The most serious health challenge in Poland continues to be adult premature mortality. Poland is experiencing excess mortality in comparison with Western European countries, with risk of death before 65 years old being several times higher for males than in Western European countries. The high morbidity and the large number of deaths due to CVD in the population at productive age also have important negative economic consequences. In 2017, the average life expectancy in Poland for men was 74.0 years, and 81.8 years for women. It is alarming that between 2014 and 2017 life expectancy for both men and women increased only by 0.2 years. This is the least favourable three-year period for life expectancy observed since 1991. The differences in life expectancy of Polish men (6.4 years shorter than the EU average) and women (1.9 years shorter) show that the health gap between Poland and Western Europe remains an unresolved challenge. Complex, intensive, and well-targeted action should be taken to reduce the burden of behavioural risk factors such as cigarette smoking, poor diet, alcohol and substance use, and physical inactivity, as well as biological risk factors like high BMI, high blood pressure, and high LDL cholesterol. Air pollution is also a serious risk factor for non-communicable diseases (NCDs).

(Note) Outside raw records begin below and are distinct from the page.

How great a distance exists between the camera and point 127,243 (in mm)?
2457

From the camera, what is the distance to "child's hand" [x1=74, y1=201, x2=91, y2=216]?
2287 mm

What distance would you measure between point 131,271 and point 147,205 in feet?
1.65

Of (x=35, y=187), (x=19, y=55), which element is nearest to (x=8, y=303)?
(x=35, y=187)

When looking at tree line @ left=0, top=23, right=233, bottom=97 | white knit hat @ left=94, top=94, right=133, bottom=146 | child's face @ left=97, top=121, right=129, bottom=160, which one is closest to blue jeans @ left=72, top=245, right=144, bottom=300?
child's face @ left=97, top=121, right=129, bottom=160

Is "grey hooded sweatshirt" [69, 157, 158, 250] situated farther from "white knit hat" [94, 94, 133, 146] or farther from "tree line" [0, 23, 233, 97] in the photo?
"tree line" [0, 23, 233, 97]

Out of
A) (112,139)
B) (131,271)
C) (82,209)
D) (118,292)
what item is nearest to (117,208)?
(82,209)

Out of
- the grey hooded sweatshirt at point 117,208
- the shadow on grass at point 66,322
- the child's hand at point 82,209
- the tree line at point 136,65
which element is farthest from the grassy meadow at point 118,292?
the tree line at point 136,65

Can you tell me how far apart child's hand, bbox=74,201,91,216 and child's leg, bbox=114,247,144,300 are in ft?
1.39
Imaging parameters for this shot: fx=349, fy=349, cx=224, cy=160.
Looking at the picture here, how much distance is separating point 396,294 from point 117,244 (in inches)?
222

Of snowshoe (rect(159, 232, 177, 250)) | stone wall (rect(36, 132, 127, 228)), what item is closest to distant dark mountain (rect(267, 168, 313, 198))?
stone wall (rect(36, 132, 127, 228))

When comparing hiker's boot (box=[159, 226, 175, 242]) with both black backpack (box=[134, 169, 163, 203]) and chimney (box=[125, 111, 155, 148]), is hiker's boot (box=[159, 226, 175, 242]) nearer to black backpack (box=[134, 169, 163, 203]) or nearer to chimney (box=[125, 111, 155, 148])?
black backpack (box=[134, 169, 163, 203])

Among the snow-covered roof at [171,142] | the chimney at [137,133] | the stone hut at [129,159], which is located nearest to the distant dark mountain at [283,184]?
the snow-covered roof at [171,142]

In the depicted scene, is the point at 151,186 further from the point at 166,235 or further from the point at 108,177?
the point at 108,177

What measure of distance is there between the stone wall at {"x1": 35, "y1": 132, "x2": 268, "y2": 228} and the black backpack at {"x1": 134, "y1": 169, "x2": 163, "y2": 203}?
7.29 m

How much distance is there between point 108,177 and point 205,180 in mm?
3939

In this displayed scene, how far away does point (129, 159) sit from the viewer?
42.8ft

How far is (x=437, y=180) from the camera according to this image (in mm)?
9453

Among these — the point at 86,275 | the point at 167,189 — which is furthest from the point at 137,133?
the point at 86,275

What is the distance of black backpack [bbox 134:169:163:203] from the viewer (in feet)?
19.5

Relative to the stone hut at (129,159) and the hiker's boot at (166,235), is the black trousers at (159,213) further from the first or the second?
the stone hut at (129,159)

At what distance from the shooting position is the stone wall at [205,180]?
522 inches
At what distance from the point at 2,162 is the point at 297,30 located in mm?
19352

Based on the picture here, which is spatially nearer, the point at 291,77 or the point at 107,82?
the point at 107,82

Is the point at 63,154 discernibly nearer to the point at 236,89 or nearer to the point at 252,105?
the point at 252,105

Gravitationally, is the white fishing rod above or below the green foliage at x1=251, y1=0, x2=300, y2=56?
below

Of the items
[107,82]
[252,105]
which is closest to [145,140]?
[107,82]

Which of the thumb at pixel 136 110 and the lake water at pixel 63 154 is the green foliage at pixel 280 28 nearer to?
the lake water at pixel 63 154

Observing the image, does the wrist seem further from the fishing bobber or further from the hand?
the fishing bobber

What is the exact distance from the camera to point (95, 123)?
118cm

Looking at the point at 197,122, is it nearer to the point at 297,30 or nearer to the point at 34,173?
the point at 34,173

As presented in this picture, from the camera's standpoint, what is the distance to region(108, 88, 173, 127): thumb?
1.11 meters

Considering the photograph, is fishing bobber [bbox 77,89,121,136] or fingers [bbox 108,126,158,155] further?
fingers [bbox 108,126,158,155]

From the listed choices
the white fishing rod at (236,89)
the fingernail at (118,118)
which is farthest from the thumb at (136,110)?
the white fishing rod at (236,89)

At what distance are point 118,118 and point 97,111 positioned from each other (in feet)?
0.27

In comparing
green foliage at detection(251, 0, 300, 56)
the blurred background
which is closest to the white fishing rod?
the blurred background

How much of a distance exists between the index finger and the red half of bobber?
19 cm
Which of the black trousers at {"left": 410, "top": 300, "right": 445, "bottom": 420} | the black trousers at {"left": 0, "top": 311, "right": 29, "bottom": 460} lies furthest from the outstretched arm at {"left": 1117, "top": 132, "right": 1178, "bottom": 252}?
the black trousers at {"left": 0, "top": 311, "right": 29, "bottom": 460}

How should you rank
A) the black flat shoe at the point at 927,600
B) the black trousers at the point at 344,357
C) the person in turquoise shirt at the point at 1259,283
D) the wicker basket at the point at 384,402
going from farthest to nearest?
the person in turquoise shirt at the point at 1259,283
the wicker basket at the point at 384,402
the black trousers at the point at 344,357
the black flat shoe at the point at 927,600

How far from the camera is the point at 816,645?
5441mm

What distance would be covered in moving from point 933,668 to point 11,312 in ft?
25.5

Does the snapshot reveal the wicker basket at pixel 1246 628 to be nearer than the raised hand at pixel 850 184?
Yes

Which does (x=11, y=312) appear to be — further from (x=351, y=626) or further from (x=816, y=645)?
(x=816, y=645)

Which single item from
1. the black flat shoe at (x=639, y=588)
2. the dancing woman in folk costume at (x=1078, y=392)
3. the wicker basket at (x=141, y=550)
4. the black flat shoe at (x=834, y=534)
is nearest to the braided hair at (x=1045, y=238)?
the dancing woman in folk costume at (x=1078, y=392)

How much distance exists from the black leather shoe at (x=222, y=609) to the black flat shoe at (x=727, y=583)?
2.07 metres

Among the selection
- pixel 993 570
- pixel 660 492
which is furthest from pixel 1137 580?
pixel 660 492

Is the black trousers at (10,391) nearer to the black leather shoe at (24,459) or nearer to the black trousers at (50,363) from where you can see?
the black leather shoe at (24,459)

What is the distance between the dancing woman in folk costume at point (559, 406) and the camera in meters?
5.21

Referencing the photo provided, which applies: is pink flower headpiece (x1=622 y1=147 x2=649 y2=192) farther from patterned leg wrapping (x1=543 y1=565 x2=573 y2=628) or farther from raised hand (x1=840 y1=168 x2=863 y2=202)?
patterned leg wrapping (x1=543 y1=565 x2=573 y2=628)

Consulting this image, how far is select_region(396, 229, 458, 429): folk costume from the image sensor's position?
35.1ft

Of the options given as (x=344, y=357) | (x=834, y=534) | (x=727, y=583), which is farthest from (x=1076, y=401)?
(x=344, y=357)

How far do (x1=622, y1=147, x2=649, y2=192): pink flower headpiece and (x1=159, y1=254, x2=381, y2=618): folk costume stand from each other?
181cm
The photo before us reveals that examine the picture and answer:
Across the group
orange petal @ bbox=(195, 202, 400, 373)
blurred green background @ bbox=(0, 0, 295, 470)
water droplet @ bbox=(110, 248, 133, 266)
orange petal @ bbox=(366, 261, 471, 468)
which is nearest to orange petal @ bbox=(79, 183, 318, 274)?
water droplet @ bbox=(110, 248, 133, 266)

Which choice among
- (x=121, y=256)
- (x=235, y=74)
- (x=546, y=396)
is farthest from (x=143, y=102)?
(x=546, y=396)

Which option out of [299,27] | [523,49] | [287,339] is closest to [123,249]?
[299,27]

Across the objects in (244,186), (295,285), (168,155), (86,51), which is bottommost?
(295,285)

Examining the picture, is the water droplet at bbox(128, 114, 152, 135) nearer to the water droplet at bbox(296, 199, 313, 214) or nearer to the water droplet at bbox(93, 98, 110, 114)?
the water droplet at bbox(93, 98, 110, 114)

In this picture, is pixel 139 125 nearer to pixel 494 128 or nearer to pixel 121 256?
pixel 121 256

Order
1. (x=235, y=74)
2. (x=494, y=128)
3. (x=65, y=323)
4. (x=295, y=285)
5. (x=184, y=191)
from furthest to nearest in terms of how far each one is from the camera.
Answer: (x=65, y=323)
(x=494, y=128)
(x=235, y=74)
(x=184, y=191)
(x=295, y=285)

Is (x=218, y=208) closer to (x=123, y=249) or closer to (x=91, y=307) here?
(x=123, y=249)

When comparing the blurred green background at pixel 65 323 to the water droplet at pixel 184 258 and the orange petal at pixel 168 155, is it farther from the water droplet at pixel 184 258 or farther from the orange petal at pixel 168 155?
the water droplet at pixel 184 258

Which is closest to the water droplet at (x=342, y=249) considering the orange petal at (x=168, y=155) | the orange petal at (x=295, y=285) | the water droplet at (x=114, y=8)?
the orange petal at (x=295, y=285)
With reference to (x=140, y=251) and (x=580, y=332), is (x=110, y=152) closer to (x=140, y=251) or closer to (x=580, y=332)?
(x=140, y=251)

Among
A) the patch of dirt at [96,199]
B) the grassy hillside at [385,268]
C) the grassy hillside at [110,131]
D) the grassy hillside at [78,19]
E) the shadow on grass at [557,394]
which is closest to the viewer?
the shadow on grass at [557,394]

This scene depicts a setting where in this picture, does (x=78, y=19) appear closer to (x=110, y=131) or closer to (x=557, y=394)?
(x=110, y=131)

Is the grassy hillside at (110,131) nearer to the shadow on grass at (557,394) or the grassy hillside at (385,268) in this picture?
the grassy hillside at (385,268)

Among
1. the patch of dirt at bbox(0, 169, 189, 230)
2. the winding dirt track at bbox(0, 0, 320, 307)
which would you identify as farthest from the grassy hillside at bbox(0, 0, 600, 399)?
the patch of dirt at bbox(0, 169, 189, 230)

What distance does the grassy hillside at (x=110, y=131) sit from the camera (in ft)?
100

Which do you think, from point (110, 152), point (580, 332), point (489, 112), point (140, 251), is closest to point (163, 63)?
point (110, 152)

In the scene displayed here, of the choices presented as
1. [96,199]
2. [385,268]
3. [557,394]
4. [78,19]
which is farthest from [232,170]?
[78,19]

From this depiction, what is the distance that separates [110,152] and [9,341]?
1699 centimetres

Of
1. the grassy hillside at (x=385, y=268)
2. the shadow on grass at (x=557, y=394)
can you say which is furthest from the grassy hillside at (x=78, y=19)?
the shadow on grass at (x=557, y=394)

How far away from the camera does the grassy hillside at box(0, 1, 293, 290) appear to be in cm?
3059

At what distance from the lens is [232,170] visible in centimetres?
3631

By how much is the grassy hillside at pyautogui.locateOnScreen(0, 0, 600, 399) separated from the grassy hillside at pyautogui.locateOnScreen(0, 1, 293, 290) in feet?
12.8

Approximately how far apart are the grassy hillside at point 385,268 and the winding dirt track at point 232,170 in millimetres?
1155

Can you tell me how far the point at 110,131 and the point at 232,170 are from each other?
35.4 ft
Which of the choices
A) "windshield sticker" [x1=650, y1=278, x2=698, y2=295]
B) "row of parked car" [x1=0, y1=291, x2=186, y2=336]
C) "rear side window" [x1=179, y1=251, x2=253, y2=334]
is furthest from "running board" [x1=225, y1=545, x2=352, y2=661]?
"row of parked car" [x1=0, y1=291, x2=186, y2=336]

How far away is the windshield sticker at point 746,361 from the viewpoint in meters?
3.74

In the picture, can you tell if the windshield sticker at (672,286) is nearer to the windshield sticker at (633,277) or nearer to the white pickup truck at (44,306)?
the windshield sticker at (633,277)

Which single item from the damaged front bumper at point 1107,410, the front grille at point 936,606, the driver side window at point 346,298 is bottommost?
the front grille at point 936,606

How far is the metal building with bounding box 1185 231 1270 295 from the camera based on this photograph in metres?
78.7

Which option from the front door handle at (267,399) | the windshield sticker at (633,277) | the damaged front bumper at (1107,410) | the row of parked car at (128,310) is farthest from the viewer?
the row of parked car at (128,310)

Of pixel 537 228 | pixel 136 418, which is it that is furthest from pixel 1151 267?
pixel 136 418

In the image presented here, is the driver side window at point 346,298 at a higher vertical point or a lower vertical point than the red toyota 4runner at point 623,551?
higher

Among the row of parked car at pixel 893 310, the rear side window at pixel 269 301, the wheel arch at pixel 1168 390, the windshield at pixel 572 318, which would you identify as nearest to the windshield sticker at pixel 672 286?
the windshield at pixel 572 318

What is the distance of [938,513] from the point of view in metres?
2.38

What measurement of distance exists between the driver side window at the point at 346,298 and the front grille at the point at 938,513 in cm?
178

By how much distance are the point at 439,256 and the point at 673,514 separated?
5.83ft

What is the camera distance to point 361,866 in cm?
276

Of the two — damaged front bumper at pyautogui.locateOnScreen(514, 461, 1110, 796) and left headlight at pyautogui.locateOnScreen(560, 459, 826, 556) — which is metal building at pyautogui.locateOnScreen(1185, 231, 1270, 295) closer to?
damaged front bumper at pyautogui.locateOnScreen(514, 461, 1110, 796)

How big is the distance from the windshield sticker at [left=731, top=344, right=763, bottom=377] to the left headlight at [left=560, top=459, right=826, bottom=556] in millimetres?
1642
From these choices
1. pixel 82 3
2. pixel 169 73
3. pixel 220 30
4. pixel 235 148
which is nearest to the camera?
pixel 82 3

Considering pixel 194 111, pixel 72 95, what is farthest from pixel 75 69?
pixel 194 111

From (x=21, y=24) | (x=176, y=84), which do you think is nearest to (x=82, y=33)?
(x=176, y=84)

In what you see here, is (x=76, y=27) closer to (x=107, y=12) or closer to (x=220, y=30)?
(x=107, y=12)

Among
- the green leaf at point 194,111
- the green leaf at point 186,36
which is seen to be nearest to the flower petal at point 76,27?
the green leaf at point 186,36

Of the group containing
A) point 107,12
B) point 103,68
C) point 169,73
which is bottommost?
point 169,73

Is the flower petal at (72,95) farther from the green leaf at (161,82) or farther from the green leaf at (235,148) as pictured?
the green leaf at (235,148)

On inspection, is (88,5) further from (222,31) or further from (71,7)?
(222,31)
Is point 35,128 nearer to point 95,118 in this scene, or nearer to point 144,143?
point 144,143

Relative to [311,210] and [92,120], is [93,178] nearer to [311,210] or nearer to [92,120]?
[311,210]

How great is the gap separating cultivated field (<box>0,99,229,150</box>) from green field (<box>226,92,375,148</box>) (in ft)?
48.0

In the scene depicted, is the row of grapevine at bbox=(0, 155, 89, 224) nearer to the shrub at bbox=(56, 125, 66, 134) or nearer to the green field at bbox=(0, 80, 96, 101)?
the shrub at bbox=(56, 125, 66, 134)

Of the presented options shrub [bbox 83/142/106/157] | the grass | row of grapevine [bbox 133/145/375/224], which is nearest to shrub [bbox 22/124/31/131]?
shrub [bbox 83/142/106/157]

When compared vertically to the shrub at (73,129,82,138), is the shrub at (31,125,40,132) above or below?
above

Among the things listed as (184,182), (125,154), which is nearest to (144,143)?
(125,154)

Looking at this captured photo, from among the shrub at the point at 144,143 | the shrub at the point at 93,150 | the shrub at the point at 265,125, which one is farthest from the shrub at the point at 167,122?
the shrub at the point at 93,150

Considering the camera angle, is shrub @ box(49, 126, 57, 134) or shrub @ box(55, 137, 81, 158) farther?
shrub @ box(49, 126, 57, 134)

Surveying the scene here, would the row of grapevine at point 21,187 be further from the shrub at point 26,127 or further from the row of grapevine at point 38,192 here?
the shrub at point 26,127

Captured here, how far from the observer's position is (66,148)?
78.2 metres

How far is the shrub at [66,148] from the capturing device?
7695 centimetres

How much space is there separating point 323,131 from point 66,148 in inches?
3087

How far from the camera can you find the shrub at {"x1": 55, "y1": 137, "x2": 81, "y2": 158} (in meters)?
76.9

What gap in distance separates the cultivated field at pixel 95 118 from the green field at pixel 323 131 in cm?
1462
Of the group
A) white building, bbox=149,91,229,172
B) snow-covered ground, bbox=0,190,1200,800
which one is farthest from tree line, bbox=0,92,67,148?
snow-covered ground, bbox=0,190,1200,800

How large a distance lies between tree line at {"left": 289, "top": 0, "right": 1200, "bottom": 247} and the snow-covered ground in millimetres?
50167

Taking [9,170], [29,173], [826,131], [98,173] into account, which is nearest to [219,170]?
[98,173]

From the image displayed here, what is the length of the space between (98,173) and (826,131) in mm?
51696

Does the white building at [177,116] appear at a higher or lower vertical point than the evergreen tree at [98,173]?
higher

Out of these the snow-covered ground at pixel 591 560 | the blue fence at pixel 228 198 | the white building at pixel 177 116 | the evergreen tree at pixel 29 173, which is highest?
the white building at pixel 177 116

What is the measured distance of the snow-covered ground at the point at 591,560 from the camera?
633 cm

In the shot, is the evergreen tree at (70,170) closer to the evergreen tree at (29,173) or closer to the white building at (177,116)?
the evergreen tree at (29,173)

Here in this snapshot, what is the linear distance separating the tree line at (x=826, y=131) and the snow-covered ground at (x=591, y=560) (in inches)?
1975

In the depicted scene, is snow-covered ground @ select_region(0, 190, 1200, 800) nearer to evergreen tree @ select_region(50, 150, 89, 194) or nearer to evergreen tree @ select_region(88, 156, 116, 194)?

In 2015, Poland allocated only 2.7% of its total health care spending to preventative efforts. In addition, expenditure on health care in Poland in relation to gross domestic product (GDP) was 6.3%, compared with the EU average of about 9%. Thus, investment in prevention should be constantly increased and health policy should be more directed towards public health.
Our plenary session aimed to discuss the most important problems currently faced by public health in Poland. First, a particularly serious (and still growing) health challenge in recent decades in Poland has been alcohol-related disease. Second, harmful health effects of air pollution seem to be underestimated, especially long-term exposure to even low concentrations of PM2.5 particulate matter. Finally, tobacco use is still the leading cause of premature morbidity and mortality. Eight million Poles are still smokers, and smoking causes 40,000 premature deaths every year.


The author reports no conflict of interest.